6
votes

I have a MySQL source from which I am creating a Glue Dynamic Frame with predicate push down condition as follows

datasource = glueContext.create_dynamic_frame_from_catalog(
    database = source_catalog_db, 
    table_name = source_catalog_tbl, 
    push_down_predicate = "id > 1531812324", 
    transformation_ctx = "datasource")

I am always getting all the records in 'datasource' whatever the condition I put in 'push_down_predicate'. What am I missing?

2

2 Answers

15
votes

Pushdown predicate works for partitioning columns only. In other words, your data files should be placed in hierarchically structured folders. For example, if data is located in s3://bucket/dataset/ and partitioned by year, month and day then the structure should be following:

s3://bucket/dataset/year=2018/month=7/day=18/<data-files-here>

In such case pushdown predicate would work for columns year, month and day only:

datasource = glueContext.create_dynamic_frame_from_catalog(
    database = source_catalog_db, 
    table_name = source_catalog_tbl, 
    push_down_predicate = "year = 2017 and month > 6 and day between 3 and 10", 
    transformation_ctx = "datasource")

Besides that you have to keep in mind that pushdown predicates work with s3 data sources only.
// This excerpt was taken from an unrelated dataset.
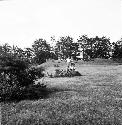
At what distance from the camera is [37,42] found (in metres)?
113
Here is a nice blog post written by AWS Glue devs about data partitioning.

1
votes

This is great! I was able to use it to obtain the last 30 days of data using my "dt" partition column:

datasource0 = glueContext.create_dynamic_frame.from_catalog(
    database = "my_db",
    table_name = "my_table",
    push_down_predicate = "to_date(dt) >= date_sub(current_date, 30)", 
    transformation_ctx = "datasource0"
)

I'm using Glue 1.0 - Spark 2.4 - Python 2.